Nature Biotechnology.
doi:10.1038/nbt.3907

Authors: Eva-Maria Strauch, Steffen M Bernard, David La, Alan J Bohn, Peter S Lee, Caitlin E Anderson, Travis Nieusma, Carly A Holstein, Natalie K Garcia, Kathryn A Hooper, Rashmi Ravichandran, Jorgen W Nelson, William Sheffler, Jesse D Bloom, Kelly K Lee, Andrew B Ward, Paul Yager, Deborah H Fuller, Ian A Wilson & David Baker

Many viral surface glycoproteins and cell surface receptors are homo-oligomers, and thus can potentially be targeted by geometrically matched homo-oligomers that engage all subunits simultaneously to attain high avidity and/or lock subunits together.
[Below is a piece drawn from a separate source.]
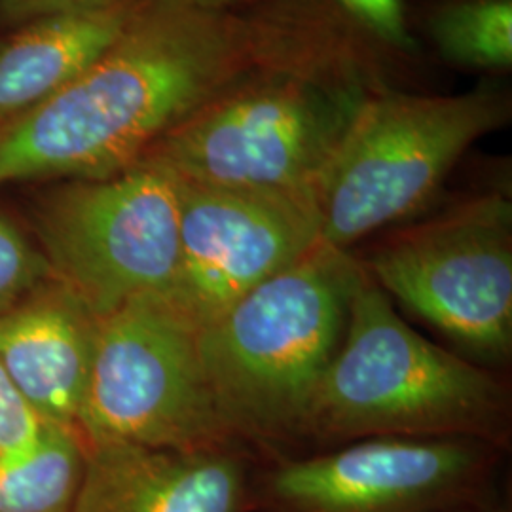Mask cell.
<instances>
[{"label":"cell","mask_w":512,"mask_h":512,"mask_svg":"<svg viewBox=\"0 0 512 512\" xmlns=\"http://www.w3.org/2000/svg\"><path fill=\"white\" fill-rule=\"evenodd\" d=\"M509 450L476 439L370 437L256 459L251 512H440L503 503Z\"/></svg>","instance_id":"cell-8"},{"label":"cell","mask_w":512,"mask_h":512,"mask_svg":"<svg viewBox=\"0 0 512 512\" xmlns=\"http://www.w3.org/2000/svg\"><path fill=\"white\" fill-rule=\"evenodd\" d=\"M511 116V95L495 84L456 95H368L317 188L321 241L353 251L425 215L463 154Z\"/></svg>","instance_id":"cell-4"},{"label":"cell","mask_w":512,"mask_h":512,"mask_svg":"<svg viewBox=\"0 0 512 512\" xmlns=\"http://www.w3.org/2000/svg\"><path fill=\"white\" fill-rule=\"evenodd\" d=\"M54 281L50 264L18 224L0 215V315Z\"/></svg>","instance_id":"cell-17"},{"label":"cell","mask_w":512,"mask_h":512,"mask_svg":"<svg viewBox=\"0 0 512 512\" xmlns=\"http://www.w3.org/2000/svg\"><path fill=\"white\" fill-rule=\"evenodd\" d=\"M440 57L478 71L512 67V0H450L427 25Z\"/></svg>","instance_id":"cell-16"},{"label":"cell","mask_w":512,"mask_h":512,"mask_svg":"<svg viewBox=\"0 0 512 512\" xmlns=\"http://www.w3.org/2000/svg\"><path fill=\"white\" fill-rule=\"evenodd\" d=\"M256 69L238 12L139 0L120 37L84 73L0 126V188L122 173Z\"/></svg>","instance_id":"cell-1"},{"label":"cell","mask_w":512,"mask_h":512,"mask_svg":"<svg viewBox=\"0 0 512 512\" xmlns=\"http://www.w3.org/2000/svg\"><path fill=\"white\" fill-rule=\"evenodd\" d=\"M97 325L55 279L0 315V366L44 425L76 427Z\"/></svg>","instance_id":"cell-13"},{"label":"cell","mask_w":512,"mask_h":512,"mask_svg":"<svg viewBox=\"0 0 512 512\" xmlns=\"http://www.w3.org/2000/svg\"><path fill=\"white\" fill-rule=\"evenodd\" d=\"M35 228L55 281L97 319L175 283L179 196L158 165L143 160L105 179L61 181L38 203Z\"/></svg>","instance_id":"cell-9"},{"label":"cell","mask_w":512,"mask_h":512,"mask_svg":"<svg viewBox=\"0 0 512 512\" xmlns=\"http://www.w3.org/2000/svg\"><path fill=\"white\" fill-rule=\"evenodd\" d=\"M366 97L359 88L256 69L169 131L143 160L186 183L317 200Z\"/></svg>","instance_id":"cell-6"},{"label":"cell","mask_w":512,"mask_h":512,"mask_svg":"<svg viewBox=\"0 0 512 512\" xmlns=\"http://www.w3.org/2000/svg\"><path fill=\"white\" fill-rule=\"evenodd\" d=\"M198 332L162 293L99 319L76 418L84 440L167 450L239 444L213 401Z\"/></svg>","instance_id":"cell-7"},{"label":"cell","mask_w":512,"mask_h":512,"mask_svg":"<svg viewBox=\"0 0 512 512\" xmlns=\"http://www.w3.org/2000/svg\"><path fill=\"white\" fill-rule=\"evenodd\" d=\"M255 452L88 444L74 512H251Z\"/></svg>","instance_id":"cell-12"},{"label":"cell","mask_w":512,"mask_h":512,"mask_svg":"<svg viewBox=\"0 0 512 512\" xmlns=\"http://www.w3.org/2000/svg\"><path fill=\"white\" fill-rule=\"evenodd\" d=\"M124 0H0V29L67 12H90Z\"/></svg>","instance_id":"cell-19"},{"label":"cell","mask_w":512,"mask_h":512,"mask_svg":"<svg viewBox=\"0 0 512 512\" xmlns=\"http://www.w3.org/2000/svg\"><path fill=\"white\" fill-rule=\"evenodd\" d=\"M42 431L44 423L0 366V459L16 461L27 456L37 446Z\"/></svg>","instance_id":"cell-18"},{"label":"cell","mask_w":512,"mask_h":512,"mask_svg":"<svg viewBox=\"0 0 512 512\" xmlns=\"http://www.w3.org/2000/svg\"><path fill=\"white\" fill-rule=\"evenodd\" d=\"M190 2L209 12H236L247 0H190Z\"/></svg>","instance_id":"cell-20"},{"label":"cell","mask_w":512,"mask_h":512,"mask_svg":"<svg viewBox=\"0 0 512 512\" xmlns=\"http://www.w3.org/2000/svg\"><path fill=\"white\" fill-rule=\"evenodd\" d=\"M393 304L461 357L505 372L512 359V200L482 190L353 251Z\"/></svg>","instance_id":"cell-5"},{"label":"cell","mask_w":512,"mask_h":512,"mask_svg":"<svg viewBox=\"0 0 512 512\" xmlns=\"http://www.w3.org/2000/svg\"><path fill=\"white\" fill-rule=\"evenodd\" d=\"M139 0L31 19L0 33V126L52 99L120 37Z\"/></svg>","instance_id":"cell-14"},{"label":"cell","mask_w":512,"mask_h":512,"mask_svg":"<svg viewBox=\"0 0 512 512\" xmlns=\"http://www.w3.org/2000/svg\"><path fill=\"white\" fill-rule=\"evenodd\" d=\"M370 437L476 439L509 450L512 391L505 372L410 327L357 260L348 329L311 397L296 454Z\"/></svg>","instance_id":"cell-2"},{"label":"cell","mask_w":512,"mask_h":512,"mask_svg":"<svg viewBox=\"0 0 512 512\" xmlns=\"http://www.w3.org/2000/svg\"><path fill=\"white\" fill-rule=\"evenodd\" d=\"M357 258L317 243L198 332L230 435L258 458L294 456L311 397L348 329Z\"/></svg>","instance_id":"cell-3"},{"label":"cell","mask_w":512,"mask_h":512,"mask_svg":"<svg viewBox=\"0 0 512 512\" xmlns=\"http://www.w3.org/2000/svg\"><path fill=\"white\" fill-rule=\"evenodd\" d=\"M236 12L264 71L372 95L393 90V76L418 54L404 0H247Z\"/></svg>","instance_id":"cell-11"},{"label":"cell","mask_w":512,"mask_h":512,"mask_svg":"<svg viewBox=\"0 0 512 512\" xmlns=\"http://www.w3.org/2000/svg\"><path fill=\"white\" fill-rule=\"evenodd\" d=\"M440 512H509V509L505 507V503H499V505H492V507H463V509H450V511Z\"/></svg>","instance_id":"cell-21"},{"label":"cell","mask_w":512,"mask_h":512,"mask_svg":"<svg viewBox=\"0 0 512 512\" xmlns=\"http://www.w3.org/2000/svg\"><path fill=\"white\" fill-rule=\"evenodd\" d=\"M175 184L179 268L165 296L198 330L321 243L315 196Z\"/></svg>","instance_id":"cell-10"},{"label":"cell","mask_w":512,"mask_h":512,"mask_svg":"<svg viewBox=\"0 0 512 512\" xmlns=\"http://www.w3.org/2000/svg\"><path fill=\"white\" fill-rule=\"evenodd\" d=\"M86 458L88 442L76 427L44 425L27 456L0 459V512H74Z\"/></svg>","instance_id":"cell-15"}]
</instances>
The adaptive immune system cannot generally employ this strategy since the individual antibody binding sites are not arranged with appropriate geometry to simultaneously engage multiple sites in a single target homo-oligomer. We describe a general strategy for the computational design of homo-oligomeric protein assemblies with binding functionality precisely matched to homo-oligomeric target sites. In the first step, a small protein is designed that binds a single site on the target. In the second step, the designed protein is assembled into a homo-oligomer such that the designed binding sites are aligned with the target sites. We use this approach to design high-avidity trimeric proteins that bind influenza A hemagglutinin (HA) at its conserved receptor binding site. The designed trimers can both capture and detect HA in a paper-based diagnostic format, neutralizes influenza in cell culture, and completely protects mice when given as a single dose 24 h before or after challenge with influenza.